There’s little love being exchanged between Polish elites this week as President-elect Andrzej Duda prepared for his swearing-in Thursday.
Rumor spread online Wednesday that former Prime Minister Donald Tusk, now president of European Council, would be attending the ceremony.
“President Tusk will not attend the inauguration ceremony tomorrow as he was not invited by President-elect Duda,” his communications team told POLITICO in an unusually strong email. Tusk’s official schedule is empty that day.
Tusk’s party Civic Platform was swept away by an insurgent Duda in the May presidential election. This elevated Duda from his position as a mid-ranking member of the European Parliament to a seat at the table of Europe’s “Big Six” leaders.
Duda’s Law and Justice party has a deep Euroskeptic vein and his victory was greeted with shock in Brussels.
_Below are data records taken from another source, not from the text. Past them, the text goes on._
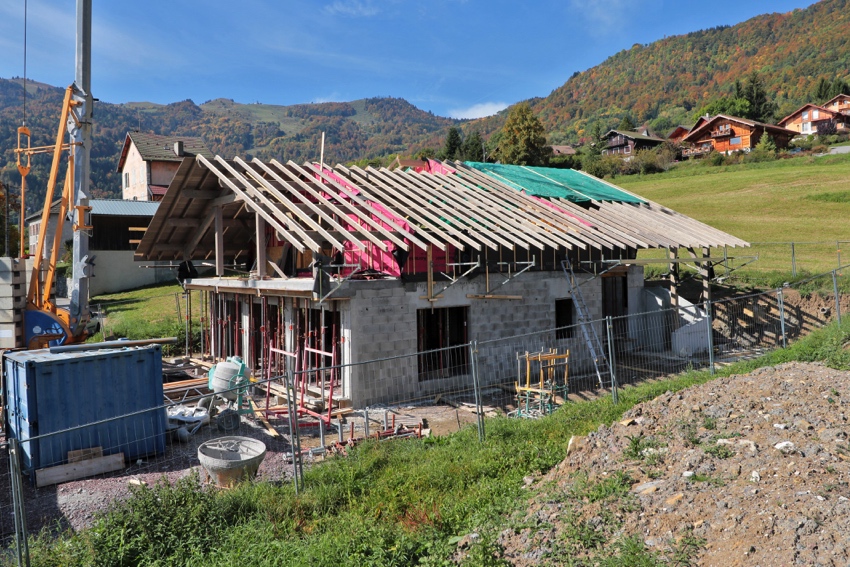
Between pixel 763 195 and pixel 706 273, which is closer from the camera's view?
pixel 706 273

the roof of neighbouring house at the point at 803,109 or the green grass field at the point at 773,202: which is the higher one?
the roof of neighbouring house at the point at 803,109

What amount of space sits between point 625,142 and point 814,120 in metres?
22.7

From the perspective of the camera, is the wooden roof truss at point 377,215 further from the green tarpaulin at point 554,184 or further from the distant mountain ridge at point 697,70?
the distant mountain ridge at point 697,70

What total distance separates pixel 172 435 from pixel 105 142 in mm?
156066

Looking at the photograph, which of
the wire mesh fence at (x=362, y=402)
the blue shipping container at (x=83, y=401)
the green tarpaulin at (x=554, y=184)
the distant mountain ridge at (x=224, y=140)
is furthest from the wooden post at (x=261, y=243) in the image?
the distant mountain ridge at (x=224, y=140)

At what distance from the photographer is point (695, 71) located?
16388 centimetres

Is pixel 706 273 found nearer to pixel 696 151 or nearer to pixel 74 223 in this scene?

A spokesperson for Duda, Marcin Kędryna, declined POLITICO’s request for comment regarding Tusk’s involvement in the ceremony.
Kędryna referred POLITICO to a Polish Press Agency article, which suggests Tusk was invited, but by the Chancellery of Polish Parliament — the Sejm — rather than Duda. It is claimed that the invitation was issued to Tusk as the former prime minister of Poland rather than president of the European Council.
Kędryna tweeted late Wednesday: “It’s surprising, close aide of high European authority has so limited knowledge of diplomatic protocol.”
Tusk’s absence is notable. Former Presidents Lech Walesa and Aleksander Kwasniewski and several former prime ministers are expected to attend.
Duda said Wednesday in an interview with the Polish Press Agency that he will place a heavy stamp on Polish politics from Day One. Duda says he will immediately move to reengineer international talks on Ukraine to increase Poland’s role and will push for NATO troops in Poland when he hosts the NATO summit in Warsaw next July.
Duda also confirmed he will speak on Poland’s behalf at the General Assembly of the United Nations in New York in September. Domestically he will push to lower the retirement age — bucking European trends — and increase the salary Poles can earn before paying income tax.
The swearing-in ceremony will be live streamed via the president’s You Tube channel.
Outgoing President Bronisław Komorowski delivered a farewell speech Wednesday in which he claimed credit for lifting Poland’s defense efforts and raising defense spending to 2 percent of gross domestic product.